Children who received educational or psychological services throughout high school are at risk.  In addition, children with poor organizational skills, learning disabilities, attention deficit disorder, anxiety disorders, mood disorders such as depression or drug and alcohol abuse. Often these students have functioned in high school with academic support and parental guidance, but if enrolled in a college without sufficient academic support and structure, the results could be disappointing.  Failing grades, unanswered phone calls, isolation, changes in behavior, reluctance to discuss grades, use of alcohol and drugs should be red flags to parents that danger is ahead. 

Parents may feel surprised when they find out their child is having difficulty transitioning into college.  Parents who were once privy to information from high school principals and teachers no longer have that opportunity in college.  Parents may respond by feeling anxious, angry, disappointed, guilty and resentful.   Your child may also experience feelings of self-doubt, guilt, and disappointment or even apathy and detachment. Many families could avoid financial hardships and emotional turmoil by taking an “honest look” at the needs of their child and their concerns as parents.

What steps should a parent and child take to prepare for a successful transition?

1.    Prepare children to be their own educational advocate. They need to know:  the names and nature of their disabilities, the federal and state statutes that protect people with disabilities from discrimination and be capable of speaking to professors and administrators about their concerns and needs.

2.    Choose the right fit.

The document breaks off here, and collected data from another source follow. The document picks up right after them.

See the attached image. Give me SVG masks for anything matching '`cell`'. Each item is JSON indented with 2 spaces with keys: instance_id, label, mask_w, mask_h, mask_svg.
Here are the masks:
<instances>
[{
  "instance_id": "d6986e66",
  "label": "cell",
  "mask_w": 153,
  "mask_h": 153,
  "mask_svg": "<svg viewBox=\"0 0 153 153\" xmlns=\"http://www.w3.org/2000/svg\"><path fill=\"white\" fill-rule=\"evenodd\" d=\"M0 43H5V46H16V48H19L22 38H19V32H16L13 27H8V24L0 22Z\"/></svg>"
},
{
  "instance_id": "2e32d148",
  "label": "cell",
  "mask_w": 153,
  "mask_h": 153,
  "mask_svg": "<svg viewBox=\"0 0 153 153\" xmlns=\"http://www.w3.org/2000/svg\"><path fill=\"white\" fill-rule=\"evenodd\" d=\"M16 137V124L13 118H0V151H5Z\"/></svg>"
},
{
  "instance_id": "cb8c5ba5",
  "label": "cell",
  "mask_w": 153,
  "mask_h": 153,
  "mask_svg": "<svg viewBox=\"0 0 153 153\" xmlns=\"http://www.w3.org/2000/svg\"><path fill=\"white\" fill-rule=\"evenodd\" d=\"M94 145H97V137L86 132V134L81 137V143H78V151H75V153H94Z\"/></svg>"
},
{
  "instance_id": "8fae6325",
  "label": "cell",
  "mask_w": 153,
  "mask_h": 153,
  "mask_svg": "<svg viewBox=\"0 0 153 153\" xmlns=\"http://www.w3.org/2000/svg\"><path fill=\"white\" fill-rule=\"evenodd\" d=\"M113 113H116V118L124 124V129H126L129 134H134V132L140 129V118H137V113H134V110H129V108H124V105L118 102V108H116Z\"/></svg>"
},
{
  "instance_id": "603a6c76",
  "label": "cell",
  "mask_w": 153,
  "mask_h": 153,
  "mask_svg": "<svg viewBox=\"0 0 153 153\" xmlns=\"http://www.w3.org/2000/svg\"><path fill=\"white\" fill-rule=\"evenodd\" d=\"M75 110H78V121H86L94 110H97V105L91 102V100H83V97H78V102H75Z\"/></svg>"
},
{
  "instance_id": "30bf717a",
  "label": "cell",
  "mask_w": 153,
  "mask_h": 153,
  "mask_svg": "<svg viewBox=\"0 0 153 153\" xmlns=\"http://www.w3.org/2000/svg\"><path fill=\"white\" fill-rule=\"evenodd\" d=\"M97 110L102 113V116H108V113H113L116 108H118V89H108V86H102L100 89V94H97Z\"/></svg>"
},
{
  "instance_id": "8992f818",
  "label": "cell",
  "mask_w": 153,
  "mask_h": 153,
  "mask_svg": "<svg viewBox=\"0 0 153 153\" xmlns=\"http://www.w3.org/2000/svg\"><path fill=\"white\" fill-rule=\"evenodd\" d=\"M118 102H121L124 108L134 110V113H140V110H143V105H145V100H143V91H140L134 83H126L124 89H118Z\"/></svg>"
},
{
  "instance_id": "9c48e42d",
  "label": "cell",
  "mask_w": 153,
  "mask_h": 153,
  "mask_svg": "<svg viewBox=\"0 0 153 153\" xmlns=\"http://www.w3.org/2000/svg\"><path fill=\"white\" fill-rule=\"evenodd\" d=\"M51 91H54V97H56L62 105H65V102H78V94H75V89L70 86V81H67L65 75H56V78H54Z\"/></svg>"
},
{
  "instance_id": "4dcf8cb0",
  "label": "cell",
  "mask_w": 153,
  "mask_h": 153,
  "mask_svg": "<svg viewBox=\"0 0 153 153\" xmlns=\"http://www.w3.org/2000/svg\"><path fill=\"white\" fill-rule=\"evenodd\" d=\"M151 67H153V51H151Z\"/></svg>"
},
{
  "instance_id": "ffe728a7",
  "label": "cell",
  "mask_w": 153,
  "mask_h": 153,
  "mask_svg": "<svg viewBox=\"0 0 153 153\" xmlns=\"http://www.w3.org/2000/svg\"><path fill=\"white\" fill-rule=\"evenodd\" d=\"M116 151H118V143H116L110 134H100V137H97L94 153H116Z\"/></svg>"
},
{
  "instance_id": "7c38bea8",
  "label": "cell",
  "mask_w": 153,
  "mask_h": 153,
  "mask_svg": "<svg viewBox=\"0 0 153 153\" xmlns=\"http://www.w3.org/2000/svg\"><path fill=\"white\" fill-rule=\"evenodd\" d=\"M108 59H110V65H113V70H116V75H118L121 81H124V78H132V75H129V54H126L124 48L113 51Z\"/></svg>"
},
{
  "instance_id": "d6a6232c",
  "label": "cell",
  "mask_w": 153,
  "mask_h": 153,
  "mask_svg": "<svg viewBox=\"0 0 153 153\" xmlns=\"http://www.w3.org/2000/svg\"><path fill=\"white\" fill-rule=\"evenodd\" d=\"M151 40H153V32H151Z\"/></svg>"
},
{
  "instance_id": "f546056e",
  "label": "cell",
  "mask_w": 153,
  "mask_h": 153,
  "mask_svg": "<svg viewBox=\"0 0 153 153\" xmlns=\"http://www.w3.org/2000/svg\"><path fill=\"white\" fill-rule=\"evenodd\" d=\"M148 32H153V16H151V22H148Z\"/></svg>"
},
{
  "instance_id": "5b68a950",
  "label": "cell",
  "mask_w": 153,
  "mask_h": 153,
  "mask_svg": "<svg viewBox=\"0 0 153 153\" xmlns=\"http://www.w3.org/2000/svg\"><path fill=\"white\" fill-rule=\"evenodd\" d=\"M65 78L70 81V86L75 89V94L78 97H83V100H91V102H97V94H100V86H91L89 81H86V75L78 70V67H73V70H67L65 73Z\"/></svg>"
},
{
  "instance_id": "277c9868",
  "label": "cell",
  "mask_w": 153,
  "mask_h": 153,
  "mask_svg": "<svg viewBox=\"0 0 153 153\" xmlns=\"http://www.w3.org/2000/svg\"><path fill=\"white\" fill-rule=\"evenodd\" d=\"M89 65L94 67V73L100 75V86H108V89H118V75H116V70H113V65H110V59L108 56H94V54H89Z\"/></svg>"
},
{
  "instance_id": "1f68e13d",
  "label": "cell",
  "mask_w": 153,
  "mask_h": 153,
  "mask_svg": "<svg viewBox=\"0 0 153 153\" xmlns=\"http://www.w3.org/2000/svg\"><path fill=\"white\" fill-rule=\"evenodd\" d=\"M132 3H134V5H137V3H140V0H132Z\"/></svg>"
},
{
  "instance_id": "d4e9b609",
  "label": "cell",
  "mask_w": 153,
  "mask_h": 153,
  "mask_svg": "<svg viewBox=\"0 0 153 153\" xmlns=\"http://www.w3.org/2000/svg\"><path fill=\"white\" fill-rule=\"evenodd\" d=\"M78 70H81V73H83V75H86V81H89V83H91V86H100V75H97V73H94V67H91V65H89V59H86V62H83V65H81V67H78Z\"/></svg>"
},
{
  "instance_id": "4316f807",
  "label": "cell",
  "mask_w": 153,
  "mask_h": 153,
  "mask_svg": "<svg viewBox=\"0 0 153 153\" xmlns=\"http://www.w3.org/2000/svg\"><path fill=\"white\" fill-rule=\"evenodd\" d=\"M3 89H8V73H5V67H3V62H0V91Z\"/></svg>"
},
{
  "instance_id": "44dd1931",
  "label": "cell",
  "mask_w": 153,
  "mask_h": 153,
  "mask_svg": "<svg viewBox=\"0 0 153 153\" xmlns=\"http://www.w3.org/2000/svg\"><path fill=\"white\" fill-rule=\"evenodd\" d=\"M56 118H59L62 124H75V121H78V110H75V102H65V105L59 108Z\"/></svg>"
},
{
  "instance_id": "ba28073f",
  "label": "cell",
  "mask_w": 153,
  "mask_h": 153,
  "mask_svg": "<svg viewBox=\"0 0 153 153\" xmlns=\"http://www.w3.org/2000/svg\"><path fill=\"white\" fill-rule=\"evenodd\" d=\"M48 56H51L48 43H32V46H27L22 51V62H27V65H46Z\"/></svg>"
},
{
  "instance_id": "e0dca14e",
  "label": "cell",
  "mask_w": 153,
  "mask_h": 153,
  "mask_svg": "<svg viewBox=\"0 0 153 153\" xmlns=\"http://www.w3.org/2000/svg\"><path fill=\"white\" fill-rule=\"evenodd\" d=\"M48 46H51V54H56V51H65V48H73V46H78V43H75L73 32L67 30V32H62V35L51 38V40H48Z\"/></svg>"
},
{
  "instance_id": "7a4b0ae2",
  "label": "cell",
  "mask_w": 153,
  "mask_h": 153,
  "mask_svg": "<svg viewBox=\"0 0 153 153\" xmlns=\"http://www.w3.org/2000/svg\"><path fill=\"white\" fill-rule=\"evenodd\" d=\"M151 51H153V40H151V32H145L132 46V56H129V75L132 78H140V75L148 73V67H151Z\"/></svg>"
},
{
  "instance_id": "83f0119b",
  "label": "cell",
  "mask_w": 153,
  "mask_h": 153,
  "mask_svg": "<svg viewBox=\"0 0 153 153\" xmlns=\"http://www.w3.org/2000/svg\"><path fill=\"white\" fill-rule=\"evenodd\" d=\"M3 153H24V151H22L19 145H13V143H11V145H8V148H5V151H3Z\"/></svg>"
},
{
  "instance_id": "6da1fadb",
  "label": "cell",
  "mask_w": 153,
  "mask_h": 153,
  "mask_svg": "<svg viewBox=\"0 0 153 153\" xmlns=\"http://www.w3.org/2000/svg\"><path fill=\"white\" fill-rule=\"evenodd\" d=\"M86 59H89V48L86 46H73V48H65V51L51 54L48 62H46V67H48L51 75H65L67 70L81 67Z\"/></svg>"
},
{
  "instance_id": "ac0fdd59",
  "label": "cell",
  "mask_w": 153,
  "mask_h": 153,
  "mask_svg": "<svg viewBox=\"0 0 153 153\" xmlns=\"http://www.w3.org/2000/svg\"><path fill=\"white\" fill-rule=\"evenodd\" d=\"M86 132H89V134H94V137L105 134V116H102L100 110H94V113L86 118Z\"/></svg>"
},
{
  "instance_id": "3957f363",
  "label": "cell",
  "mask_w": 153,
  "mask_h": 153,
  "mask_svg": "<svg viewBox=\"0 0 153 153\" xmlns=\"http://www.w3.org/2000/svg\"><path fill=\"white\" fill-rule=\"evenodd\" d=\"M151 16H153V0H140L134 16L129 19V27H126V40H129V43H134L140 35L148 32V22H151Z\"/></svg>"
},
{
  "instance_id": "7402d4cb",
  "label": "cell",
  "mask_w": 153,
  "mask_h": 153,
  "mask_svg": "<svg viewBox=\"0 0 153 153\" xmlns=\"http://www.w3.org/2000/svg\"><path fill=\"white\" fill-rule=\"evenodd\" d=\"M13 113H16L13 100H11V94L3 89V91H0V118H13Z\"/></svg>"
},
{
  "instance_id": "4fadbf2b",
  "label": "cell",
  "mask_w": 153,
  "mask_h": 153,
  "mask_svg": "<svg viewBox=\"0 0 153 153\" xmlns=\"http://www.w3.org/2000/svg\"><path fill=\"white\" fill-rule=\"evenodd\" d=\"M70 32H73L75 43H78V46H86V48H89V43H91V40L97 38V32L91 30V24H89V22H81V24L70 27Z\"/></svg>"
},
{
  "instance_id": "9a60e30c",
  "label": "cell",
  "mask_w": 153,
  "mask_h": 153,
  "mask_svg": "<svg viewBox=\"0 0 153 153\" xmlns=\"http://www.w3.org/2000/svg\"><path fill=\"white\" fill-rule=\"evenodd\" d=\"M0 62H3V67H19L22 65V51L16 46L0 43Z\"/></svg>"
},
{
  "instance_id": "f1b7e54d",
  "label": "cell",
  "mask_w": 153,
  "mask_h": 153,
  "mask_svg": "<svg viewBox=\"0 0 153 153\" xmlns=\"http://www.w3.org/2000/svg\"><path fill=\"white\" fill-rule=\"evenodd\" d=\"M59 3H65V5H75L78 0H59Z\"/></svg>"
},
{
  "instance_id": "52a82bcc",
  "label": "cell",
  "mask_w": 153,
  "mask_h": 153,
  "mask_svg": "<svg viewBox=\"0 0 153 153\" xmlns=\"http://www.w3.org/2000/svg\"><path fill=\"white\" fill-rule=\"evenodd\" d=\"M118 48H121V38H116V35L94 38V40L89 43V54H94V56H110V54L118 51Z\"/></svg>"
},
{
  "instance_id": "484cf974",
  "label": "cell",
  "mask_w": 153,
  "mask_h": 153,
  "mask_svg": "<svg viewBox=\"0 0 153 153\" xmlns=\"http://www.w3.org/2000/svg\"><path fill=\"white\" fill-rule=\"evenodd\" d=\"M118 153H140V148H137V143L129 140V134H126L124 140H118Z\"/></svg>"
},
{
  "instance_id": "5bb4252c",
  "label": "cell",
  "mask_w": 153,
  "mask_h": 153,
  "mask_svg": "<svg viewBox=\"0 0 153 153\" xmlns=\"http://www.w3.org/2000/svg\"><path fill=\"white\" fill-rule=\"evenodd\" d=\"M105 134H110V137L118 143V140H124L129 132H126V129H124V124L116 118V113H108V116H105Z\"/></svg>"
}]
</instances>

Your child will thrive, succeed and graduate from college if the college they attend understands their individuality, strengths and weaknesses.  A poor fit could result in your child dropping out within two semesters.

3.    Understand the 5 different levels of support programs.   Comprehensive support programs, limited support services, developmental programs, colleges specializing in learning disabilities (Beacon College, Florida, Landmark College, Vermont) and colleges that are totally oblivious.  Carefully look over the different programs and feel free to contact the special education coordinator at the college for future information.

4.    Academic difficulties.  Areas of concern:  organization of time, reading, mathematics, note taking, writing reports, verbal skills, and foreign languages.

5.    Learn about accommodations.  Proper planning and knowledge about accommodations can make your child’s transition to college a successful one.

6.    Emotional difficulties.   Students who are frustrated academically and socially can develop anxiety and depression which can result in feelings of hopelessness; it is well documented that stress can result in depression and anxiety.  Choose a college with an excellent student mental health program.  A college should take the mental health needs of their students seriously and responds in a timely and responsible manner. A good mental health service should have programs and surveys in place to assess students in need, brochures and information easily accessible, clear procedures and protocols for different situations, sufficient staffing, communication procedures, a psychiatrist on 24 hour call, available appointment times and an established crisis intervention program.

7.    Clear parental expectations. Make sure your child understands what your expectations are regarding drinking and drug usage.

8.    Permission forms and insurance. Have your child sign a form that will give you permission to speak to college professors, administrators and mental health professionals.  Without your child’s expressed permission the college is not allowed by law to release any confidential information about your child.  You will not receive failure warnings or grades as you once did in high school. If your child refuses to sign a release form reconsider paying for college.  Purchase a tuition reimbursement insurance policy.

9.    Trust your own judgment.  You know your child better then any one else.  Don’t second-guess yourself; if your child has not successfully adjusted to college after two semesters consider having them take a leave of absence to assess the problem.